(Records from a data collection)
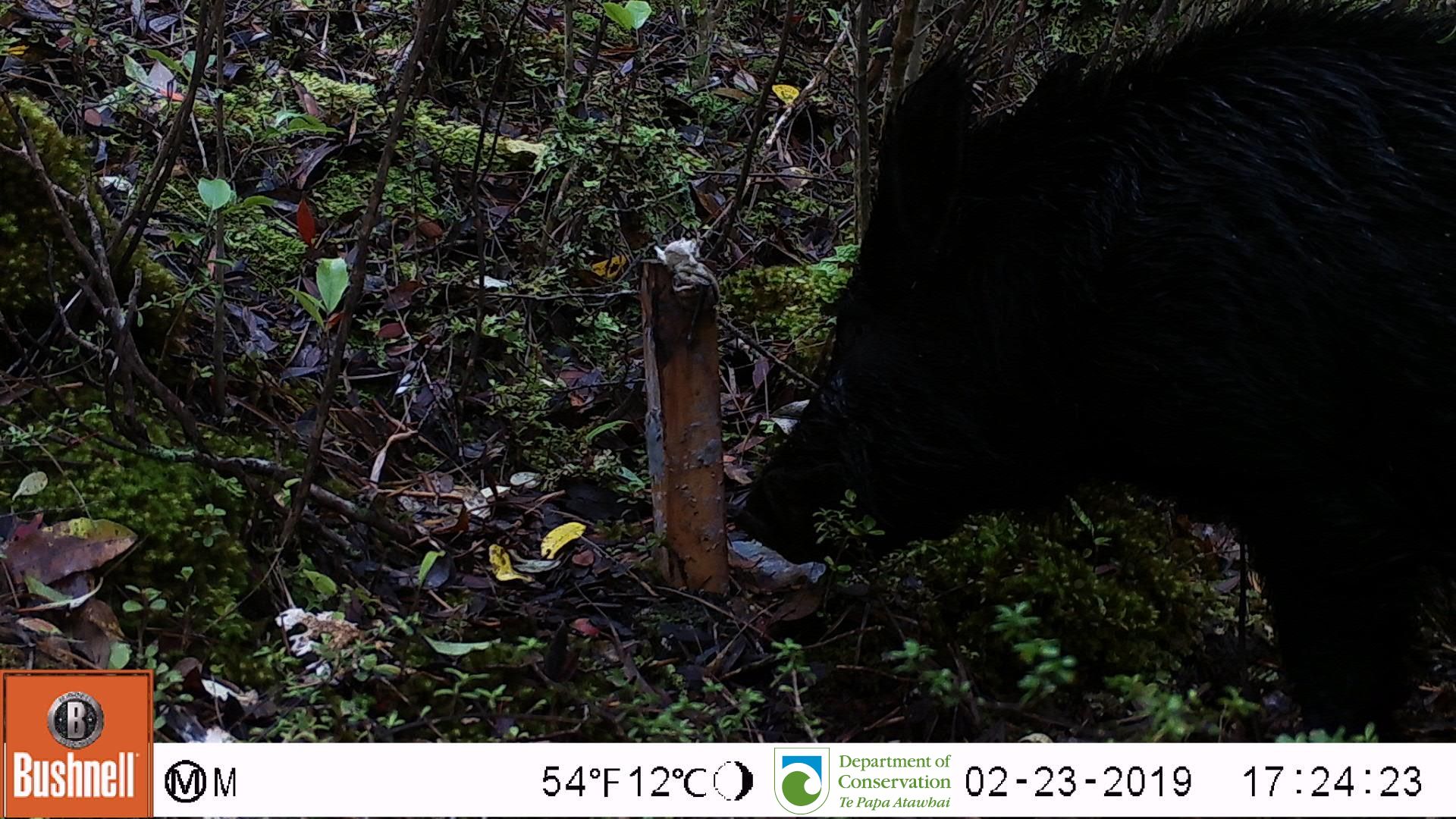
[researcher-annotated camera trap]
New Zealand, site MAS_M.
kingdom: Animalia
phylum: Chordata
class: Mammalia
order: Artiodactyla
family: Suidae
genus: Sus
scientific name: Sus scrofa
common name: pig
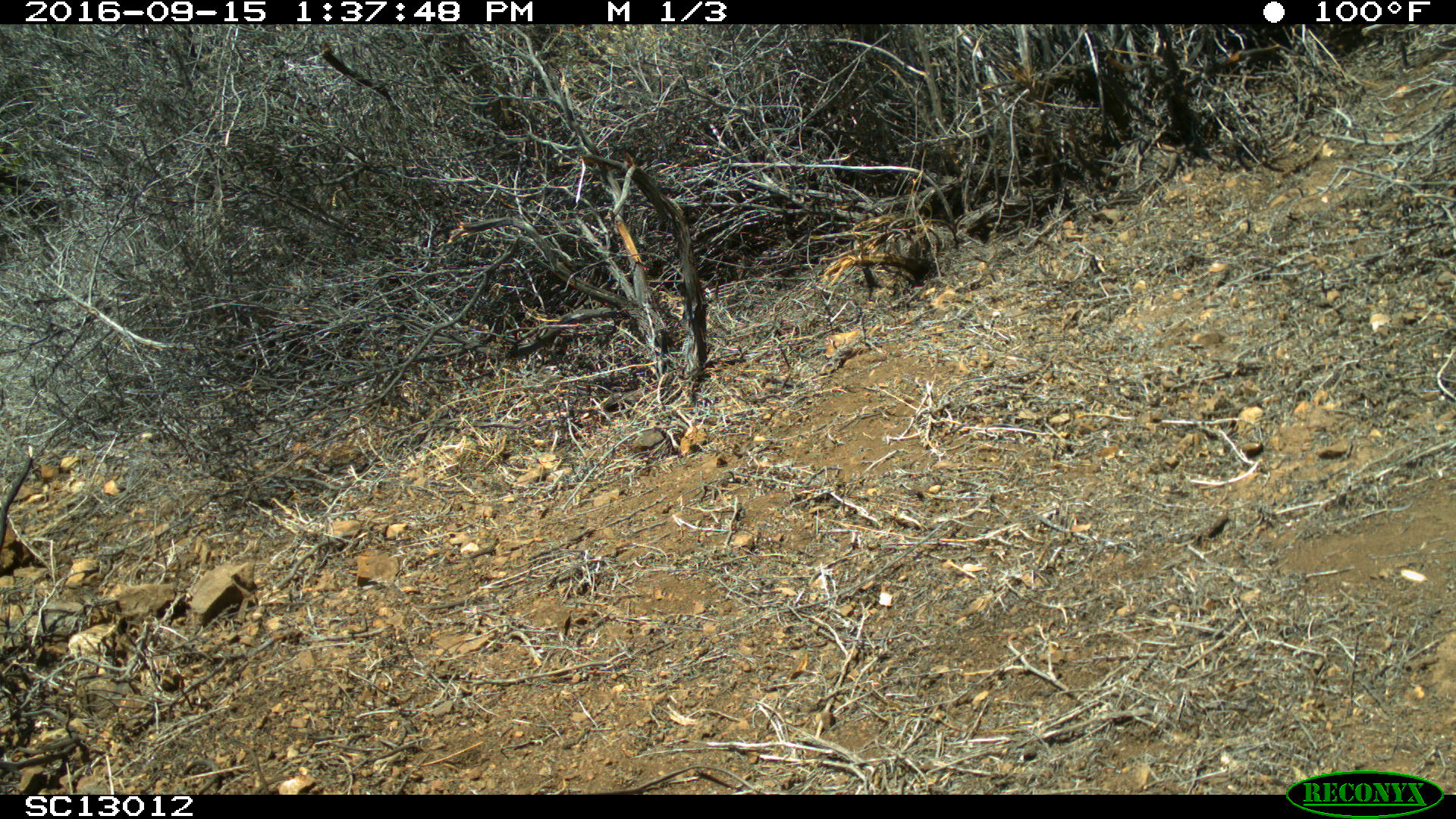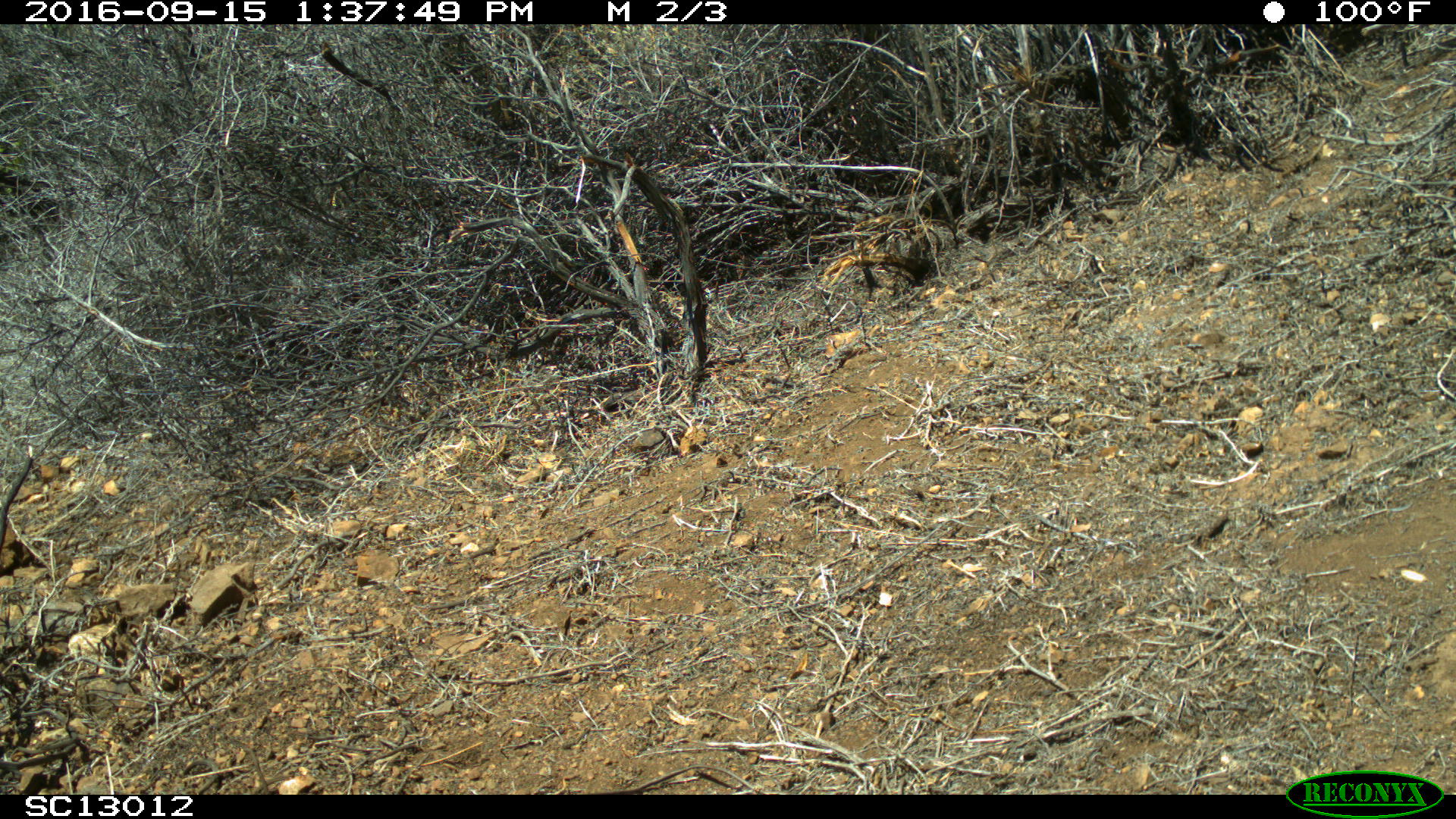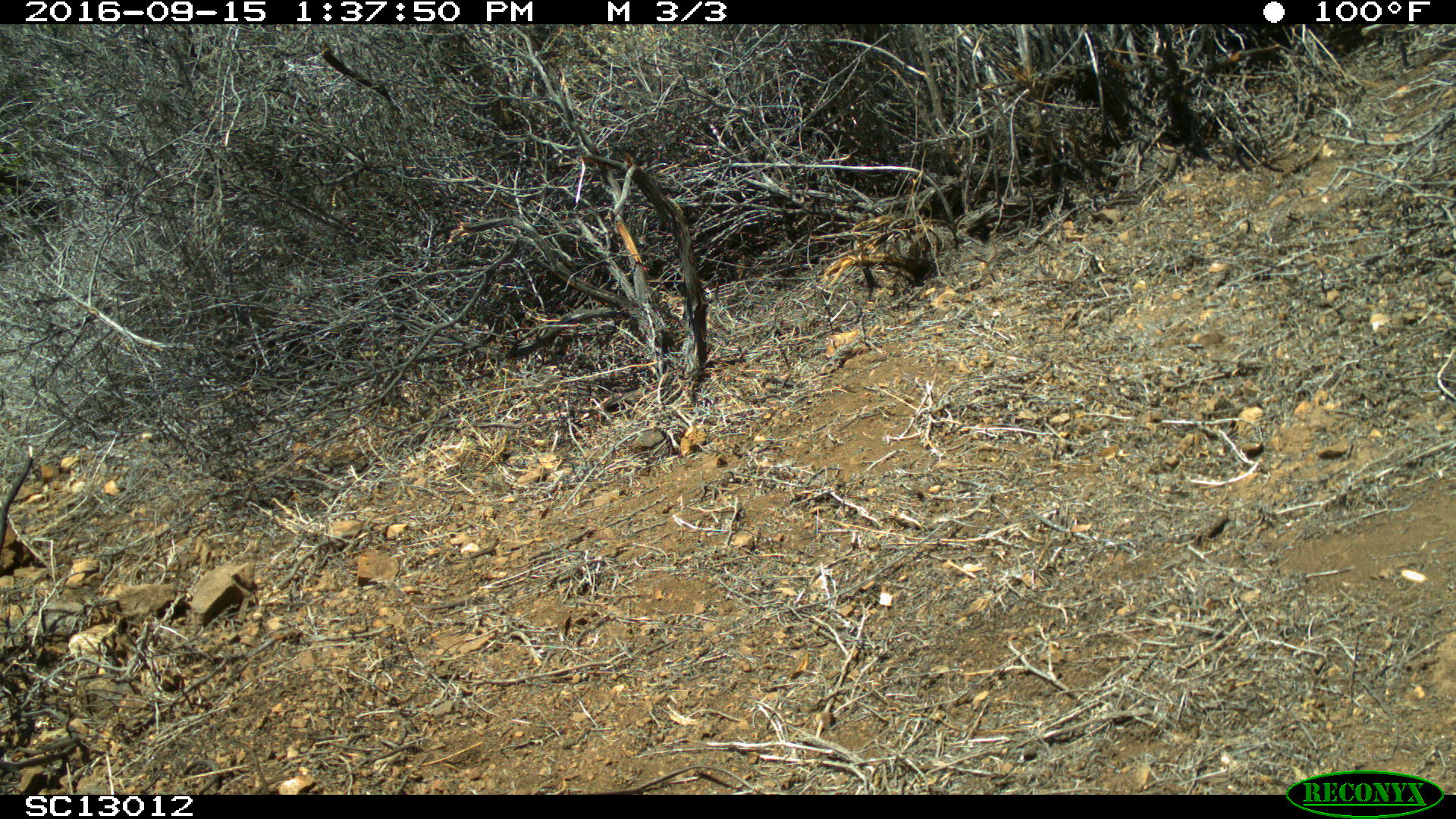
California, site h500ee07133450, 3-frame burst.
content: no animal present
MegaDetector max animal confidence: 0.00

_Exercise requirements_: For every line in the data above that has the string "site", return that line.

_Answer to the exercise_:
New Zealand, site MAS_M.
California, site h500ee07133450, 3-frame burst.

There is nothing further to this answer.